The Academy had a great public address (PA) system.  From the Cadet Command Post, everyone on the Academy grounds would hear an announcement at the same time.  I will never forget the first time that I heard one.  I was in my room by myself trying to make my first “tight” bed.  The announcement said “Attention in the Area, Attention in the Area”.  I did not know what to do, so I snapped to attention.  I had heels and toes together, stomach in, chest out, and chin in.  Only one problem, I was still under the bed and laying flat on my back!  After a few seconds, I was beginning to feel foolish.  Before I moved however, my new friend Tom Mahr walked into the room.  He thought the whole scene was quite humorous, and that was the first time that I had ever heard the phrase “sharp as a marble” and sadly, it applied to me.

           

One of the items issued to us was a little red book called Contrails.  In this book were all facts, figures, and knowledge that we were responsible for during our first year there.  Century series aircraft, famous quotations, and the phonetic alphabet were just a few of those items.  We would be responsible for their recitation upon demand by any upperclassman at any time until Hell Week was over (2nd or 3rd week the following May).  The usual place of this recantation was at every meal (while sitting at attention), and at the nightly shower formations (more on those later).

           

A few hours later, my roommate came into the room and introduced himself.  Tony Brozena and I were complete opposite personalities.  I was 18 years old, played many sports and tended to be uptight about all the events that would unfold over the course of the next 7 weeks.  Tony was 22 ½ years old (the maximum age allowed), was not very athletic, and he took all the military training with a grain of salt.  It wasn’t that he did not belong there, but I think his age and life experience allowed him to see the forest through the trees. He was a prior enlisted man who went to the Academy Prep school the year before. This was the third time through Basic Training for him and there wasn’t much that bothered him. 

           

One of the most impressive buildings that I have ever seen is Mitchell Hall.  It is a huge aluminum and glass building covering 4 acres.  They serve over 4000 people their meals, all at the same time.  Our meals typically lasted 20- 30 minutes.   I still remember my first meal there, hamburgers. For a small-town Idaho boy who grew up with a constant diet of potatoes, meat, and green beans, the food was excellent. It was a nice place to relax and enjoy food that I was not used to eating.  I thought I would really like Mitchell Hall. But a few hours later, everything would change.

[Rows on spatial positioning]
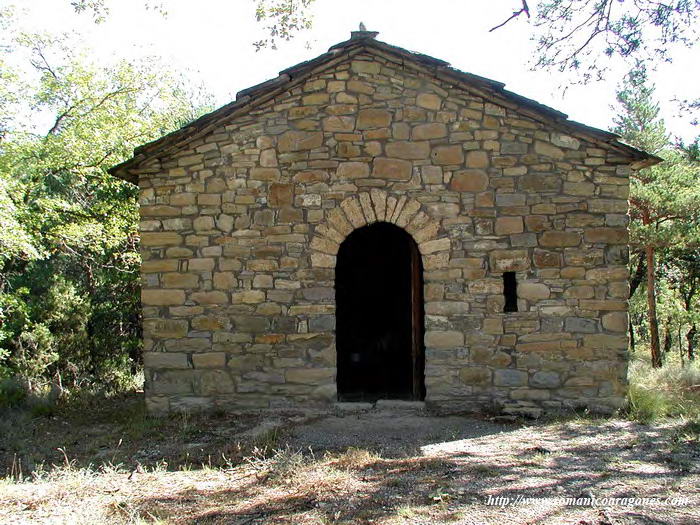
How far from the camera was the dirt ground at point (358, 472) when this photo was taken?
168 inches

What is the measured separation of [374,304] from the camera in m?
11.2

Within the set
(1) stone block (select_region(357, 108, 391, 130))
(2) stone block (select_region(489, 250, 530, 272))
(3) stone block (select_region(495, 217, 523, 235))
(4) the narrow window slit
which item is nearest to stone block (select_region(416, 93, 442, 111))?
(1) stone block (select_region(357, 108, 391, 130))

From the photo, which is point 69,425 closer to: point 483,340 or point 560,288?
point 483,340

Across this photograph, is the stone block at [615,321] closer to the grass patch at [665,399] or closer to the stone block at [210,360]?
→ the grass patch at [665,399]

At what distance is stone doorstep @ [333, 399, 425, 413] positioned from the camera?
7.18 metres

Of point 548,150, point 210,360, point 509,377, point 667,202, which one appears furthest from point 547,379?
point 667,202

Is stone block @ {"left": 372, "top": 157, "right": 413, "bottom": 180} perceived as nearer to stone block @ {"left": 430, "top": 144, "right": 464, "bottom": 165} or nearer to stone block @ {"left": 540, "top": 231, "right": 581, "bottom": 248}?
stone block @ {"left": 430, "top": 144, "right": 464, "bottom": 165}

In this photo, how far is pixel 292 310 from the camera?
7.19m

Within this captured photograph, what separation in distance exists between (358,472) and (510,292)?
3.18 m

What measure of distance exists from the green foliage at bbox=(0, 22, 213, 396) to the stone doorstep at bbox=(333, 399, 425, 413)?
6570 mm

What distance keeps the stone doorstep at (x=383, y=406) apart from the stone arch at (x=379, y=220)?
1735mm

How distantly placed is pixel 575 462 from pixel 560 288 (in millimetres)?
2360

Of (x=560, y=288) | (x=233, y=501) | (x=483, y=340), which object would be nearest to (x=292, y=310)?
(x=483, y=340)

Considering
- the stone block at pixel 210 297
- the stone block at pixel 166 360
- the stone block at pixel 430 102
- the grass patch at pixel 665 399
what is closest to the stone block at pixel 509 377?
the grass patch at pixel 665 399
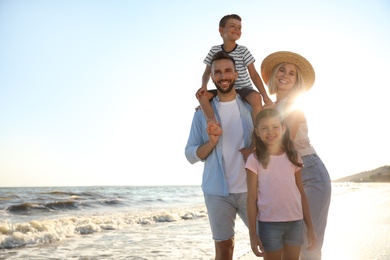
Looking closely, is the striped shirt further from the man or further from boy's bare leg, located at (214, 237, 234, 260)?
boy's bare leg, located at (214, 237, 234, 260)

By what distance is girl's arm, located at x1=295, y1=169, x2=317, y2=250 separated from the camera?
282 cm

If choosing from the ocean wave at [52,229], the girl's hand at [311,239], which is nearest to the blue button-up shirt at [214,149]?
the girl's hand at [311,239]

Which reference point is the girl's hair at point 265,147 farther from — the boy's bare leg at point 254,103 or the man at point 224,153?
the boy's bare leg at point 254,103

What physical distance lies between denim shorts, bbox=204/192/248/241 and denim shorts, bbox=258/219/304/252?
0.28 m

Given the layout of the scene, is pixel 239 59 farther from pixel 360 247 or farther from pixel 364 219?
pixel 364 219

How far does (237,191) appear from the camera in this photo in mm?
3020

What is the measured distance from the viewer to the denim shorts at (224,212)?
3006mm

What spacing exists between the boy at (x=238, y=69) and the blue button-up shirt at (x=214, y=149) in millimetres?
75

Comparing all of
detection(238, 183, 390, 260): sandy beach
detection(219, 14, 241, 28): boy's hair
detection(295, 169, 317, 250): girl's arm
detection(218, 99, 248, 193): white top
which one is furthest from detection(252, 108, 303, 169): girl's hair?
detection(238, 183, 390, 260): sandy beach

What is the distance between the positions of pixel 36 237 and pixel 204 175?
285 inches

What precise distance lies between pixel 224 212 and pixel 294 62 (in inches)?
54.2

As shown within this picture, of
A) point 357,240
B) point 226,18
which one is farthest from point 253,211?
point 357,240

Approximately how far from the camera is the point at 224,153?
3.13 meters

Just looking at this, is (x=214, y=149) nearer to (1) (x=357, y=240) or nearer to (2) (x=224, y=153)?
(2) (x=224, y=153)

What to do
A. Render this sentence from the Academy passage in Spanish: "One of the most impressive buildings that I have ever seen is Mitchell Hall."
B. List each line in the rows that includes the word "closer".
The Academy passage and the rows are unrelated to each other.

Correct answers
A. Uno de los edificios más impresionantes que he visto jamás es Mitchell Hall.

B.
From the photo, which is point 69,425 closer to: point 483,340 or point 560,288?
Across this photograph, is the stone block at [615,321] closer to the grass patch at [665,399] or closer to the stone block at [210,360]?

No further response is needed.